Advice please

Patty81

Registered User
Sep 25, 2009
20
0
After a great deal of heartache my husband went into an EMI residential care home on Monday. I tried so hard to keep him at home but in the end couldn't cope. We spent ages trying to find the right one and we thought we had found it, the staff were so kind and caring. I had a bombshell on Thursday when I was told they had rung the SW to say they couldn't deal with him because of his aggression when getting dressed and undressed.

I want to bring him home again and try to cope but my family say not (they saw the state I was in before). Do I let the SW find him somewhere which might be anywhere within a radius of 15/20 miles from where I live?

Your thoughts would be appreciated.
 

Jo1958

Registered User
Mar 31, 2010
3,724
0
Yorkshire
Patti, hi
What a heartbreaking situation for you both, I am so sorry to hear that the home aren't coping with your husband, I've not come across an EMI residential home before as they seem to be nursing homes around here if they are EMI, it's amazing how different things are all around the country.

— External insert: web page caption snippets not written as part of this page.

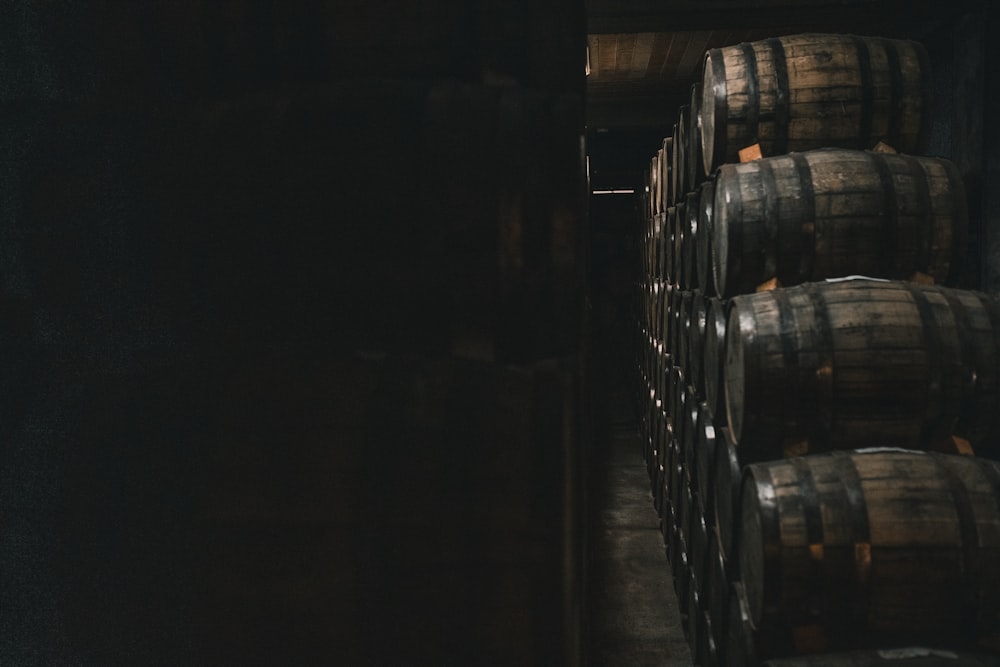 a bunch of wooden barrels stacked on top of each other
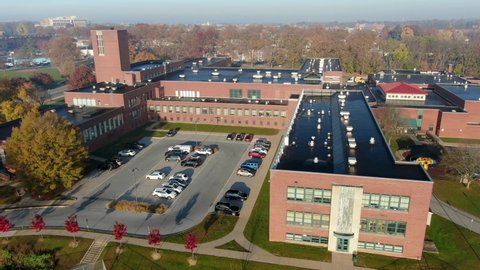 Aerial of large school campus in USA. American education system includes elementary, junior high, middle school, high school secondary levels. United States of America in urban setting.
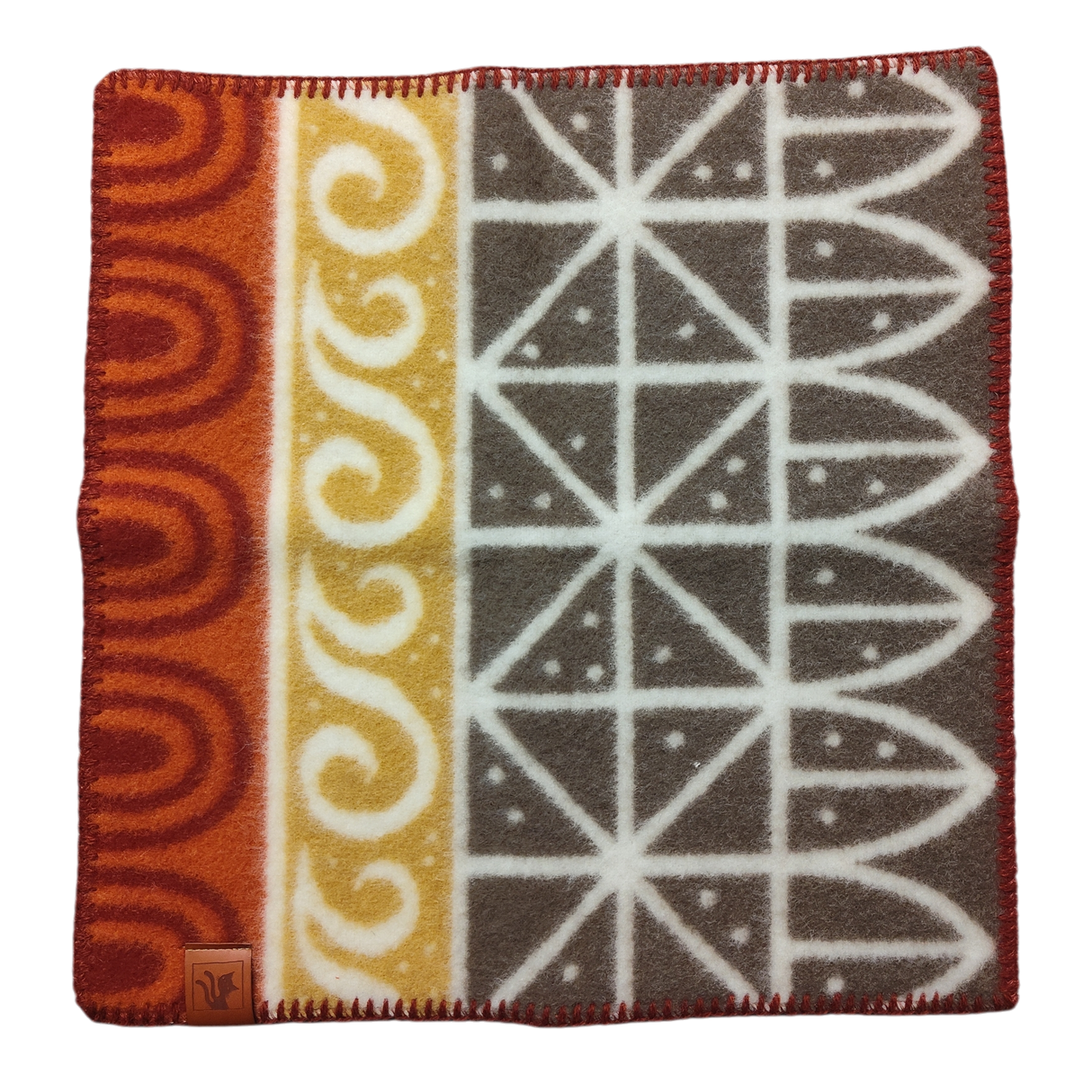 Wool Seat Pad: Uppsala Rust by Kerstin Landström features geometric and wave patterns in red, yellow, and gray. Made from OEKO-TEX certified lambswool for premium softness, it includes a leather tag in one corner.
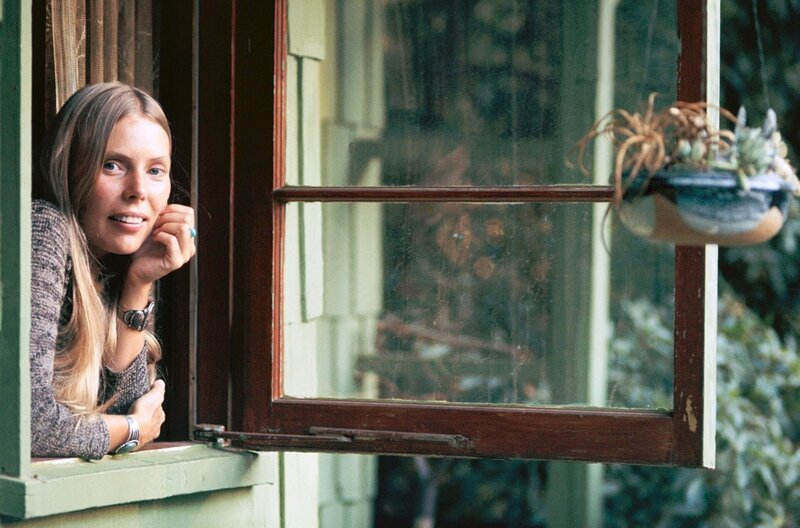 Joni Mitchell am Fenster ihres Hauses in Laurel Canyon, einem Viertel in Los Angeles, im Jahr 1970 – Bild: Henri Diltz /​ © Henri Diltz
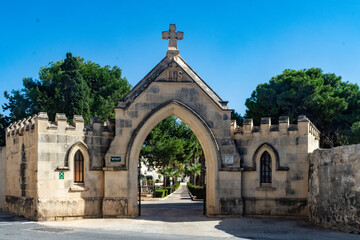 Fototapeta na wymiar The main gate to the Capuccini Naval Cemetery also known as Kalkara Naval Cemetery in Kalkara, Malta.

I would keep in contact with the Social Worker involved and speak to them everyday to find out what the situation is, if there are other homes which they think might be better able to cope then you should be able to visit first to see what you think, your input will be crucial if your husband is going to be happy and settle in any new home.

Are there any that you have visited that might be worth another look, especially now you have more information about how your husband reacts to personal care. It's such a dreadful job trawling round looking at homes but it's time well spent if it means that you are up to date with what is available and what you think is appropriate.

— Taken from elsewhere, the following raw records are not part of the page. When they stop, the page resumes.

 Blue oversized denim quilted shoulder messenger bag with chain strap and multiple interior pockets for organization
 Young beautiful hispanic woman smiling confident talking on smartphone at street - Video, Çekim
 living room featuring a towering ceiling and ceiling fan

Isn't it always the case that these situations blow up just before a long bank holiday weekend, I hope you are OK and visiting your husband isn't too stressful knowing that he probably won't be staying where he is.

Take good care of yourself and good luck with finding the right place which suits you both, hard but not impossible.
With best wishes from Jo
 

jaymor

Registered User
Jul 14, 2006
15,604
0
South Staffordshire
Hello Patty,

Monday to Thursday is not a very long time to allow someone to settle. Your husband may be even more confused because he has more people in his life now and he needs to get used to them being around and once familiar may settle. His behaviour is normal when it comes to personal care. I know I would fight, kick and be verbal if some unknown people came towards me trying to remove my clothes. These carers are strangers to him, he needs time.

Someone from the home should have been to see him, look at his records and spent time with him. It is their decision as to whether to accept him as they know what they can manage. They obviously did not do their assessment very well.

An EMI home with nursing may be better because they do tend to have a few more staff and will have a nurse on duty. Extra staff will help in his care but he needs time to get to feel comfortable with them. Monday to Thursday is not enough time.

I do hope you can find somewhere that is not too far away and know how to care for someone who has dementia.